#### Directive 1
In the forum thread, which sticky does EarlK point to for readers who don't yet know how to post pictures?

==== Supplied text

Well, I don't mind ( once in a blue-moon ) tackling a seemingly hopeless situation . :yikes: 

At the end of this road , if you can't pull it all together & the conclusion is one of "Epic Fail", then I'll be recommending that you download & buy    .
> It does seem that most who buy it don't go through this much trouble simply trying to get signal into the program .
> Also, I believe it works with your MOTU sound card ( which is a bonus ) .
> You can download it ( & test it ) for free ( before deciding if you want or need to buy it ) .

From now on, when you run into problems, try to take some pictures ( when relevant ) & post them . 
- I like pictures , forget about writing text & descriptions if a picture can show the problem being talked about . 
- If you don't yet know how to post pictures, then read the Sticky called 
 *Please Read: Posting A Graph by brucek *




Good Luck ( the clock is ticking !! ) <> EarlK


----------



## pitchtwit (Apr 11, 2011)

wcjchan said:


> I can see input device PCI 424 but output is default only. Not sure why


I was having exactly that problem today when I tried to use REW on his Mac. We couldn't get it working properly in the end. :scratch:


----------



## pitchtwit (Apr 11, 2011)

wcjchan said:


> Hi EarlK.
> 
> I tried ur suggestion using the build in sound card and still got no result. I am really hopeless with this program I use the adopter you mentioned from the input and output "earphone out"
> The red line had the output fed into input. The white input has the mic pre level in. The white output goes to
> ...


I've been having problems with various soundcards and REW, so just to decrease the number of variables at play here, I'd recommend unplugging whatever you have plugged in to your outputs and inputs on your computer. Disconnect any external soundcards, then do a restart, turn the computer volume up almost to full and then try again. (I'm assuming your computer has it's own built in speakers and it's own built in microphone).

========

#### Directive 2
Gather every line of the listing that contains the word "closest".

==== Data shown

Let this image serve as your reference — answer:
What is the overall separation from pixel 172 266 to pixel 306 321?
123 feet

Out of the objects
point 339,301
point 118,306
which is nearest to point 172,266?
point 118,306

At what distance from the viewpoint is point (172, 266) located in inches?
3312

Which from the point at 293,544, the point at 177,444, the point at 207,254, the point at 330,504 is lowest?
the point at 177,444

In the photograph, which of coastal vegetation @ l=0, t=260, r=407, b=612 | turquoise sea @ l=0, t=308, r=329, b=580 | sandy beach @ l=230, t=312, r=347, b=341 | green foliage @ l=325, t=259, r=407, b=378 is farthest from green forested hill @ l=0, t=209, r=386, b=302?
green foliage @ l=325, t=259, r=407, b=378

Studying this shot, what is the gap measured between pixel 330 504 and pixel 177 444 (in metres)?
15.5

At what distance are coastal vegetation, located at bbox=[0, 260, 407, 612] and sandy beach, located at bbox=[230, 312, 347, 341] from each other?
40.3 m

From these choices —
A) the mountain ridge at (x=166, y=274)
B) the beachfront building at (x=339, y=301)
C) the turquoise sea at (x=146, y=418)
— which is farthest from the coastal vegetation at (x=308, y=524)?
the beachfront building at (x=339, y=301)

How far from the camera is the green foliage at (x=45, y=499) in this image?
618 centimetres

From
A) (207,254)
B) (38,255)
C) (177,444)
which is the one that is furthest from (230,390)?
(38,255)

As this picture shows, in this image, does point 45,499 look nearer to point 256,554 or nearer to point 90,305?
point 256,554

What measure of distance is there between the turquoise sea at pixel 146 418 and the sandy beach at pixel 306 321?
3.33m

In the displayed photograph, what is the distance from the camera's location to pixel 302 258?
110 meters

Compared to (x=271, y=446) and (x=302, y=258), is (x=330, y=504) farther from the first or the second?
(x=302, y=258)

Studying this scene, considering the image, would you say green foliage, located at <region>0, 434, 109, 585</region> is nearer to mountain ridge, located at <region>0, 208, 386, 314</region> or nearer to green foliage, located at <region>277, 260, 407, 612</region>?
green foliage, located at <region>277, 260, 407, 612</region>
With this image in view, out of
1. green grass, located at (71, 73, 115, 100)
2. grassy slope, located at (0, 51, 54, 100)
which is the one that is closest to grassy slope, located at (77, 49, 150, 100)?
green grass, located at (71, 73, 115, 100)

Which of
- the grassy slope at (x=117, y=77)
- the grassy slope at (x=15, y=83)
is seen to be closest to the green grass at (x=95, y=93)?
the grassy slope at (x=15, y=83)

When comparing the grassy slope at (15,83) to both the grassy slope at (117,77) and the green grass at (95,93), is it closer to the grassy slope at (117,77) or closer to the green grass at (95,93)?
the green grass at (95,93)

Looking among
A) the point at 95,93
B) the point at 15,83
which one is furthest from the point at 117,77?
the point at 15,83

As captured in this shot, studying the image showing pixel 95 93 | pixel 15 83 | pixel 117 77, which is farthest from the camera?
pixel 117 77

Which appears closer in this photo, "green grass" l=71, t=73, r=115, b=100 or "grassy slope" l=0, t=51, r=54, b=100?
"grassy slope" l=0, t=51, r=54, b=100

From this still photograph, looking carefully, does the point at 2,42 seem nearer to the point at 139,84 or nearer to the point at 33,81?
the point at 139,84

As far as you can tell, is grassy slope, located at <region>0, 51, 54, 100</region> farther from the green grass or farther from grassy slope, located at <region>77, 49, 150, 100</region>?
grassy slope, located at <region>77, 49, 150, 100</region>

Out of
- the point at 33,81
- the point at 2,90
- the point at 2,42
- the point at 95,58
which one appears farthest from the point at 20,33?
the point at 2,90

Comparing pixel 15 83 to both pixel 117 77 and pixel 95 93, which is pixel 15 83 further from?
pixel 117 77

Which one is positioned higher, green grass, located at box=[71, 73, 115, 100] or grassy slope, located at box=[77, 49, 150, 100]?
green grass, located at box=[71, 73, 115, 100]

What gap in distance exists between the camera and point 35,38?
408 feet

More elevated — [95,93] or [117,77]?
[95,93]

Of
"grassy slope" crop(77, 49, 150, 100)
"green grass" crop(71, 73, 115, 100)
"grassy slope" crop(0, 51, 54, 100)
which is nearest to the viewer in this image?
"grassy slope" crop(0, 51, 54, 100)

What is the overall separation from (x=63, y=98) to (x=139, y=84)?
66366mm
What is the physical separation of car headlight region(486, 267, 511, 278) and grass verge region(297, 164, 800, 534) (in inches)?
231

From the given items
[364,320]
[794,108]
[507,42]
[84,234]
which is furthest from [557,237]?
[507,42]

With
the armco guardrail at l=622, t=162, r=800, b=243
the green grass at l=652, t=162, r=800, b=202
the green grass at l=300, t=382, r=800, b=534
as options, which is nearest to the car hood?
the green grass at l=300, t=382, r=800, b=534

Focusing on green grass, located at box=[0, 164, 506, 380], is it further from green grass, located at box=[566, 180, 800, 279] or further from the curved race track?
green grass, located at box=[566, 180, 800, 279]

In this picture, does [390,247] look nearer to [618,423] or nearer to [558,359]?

========

#### Task output 1
The sticky called "Please Read: Posting A Graph by brucek."

#### Task output 2
which is the one that is closest to grassy slope, located at (77, 49, 150, 100)?
is seen to be closest to the green grass at (x=95, y=93)?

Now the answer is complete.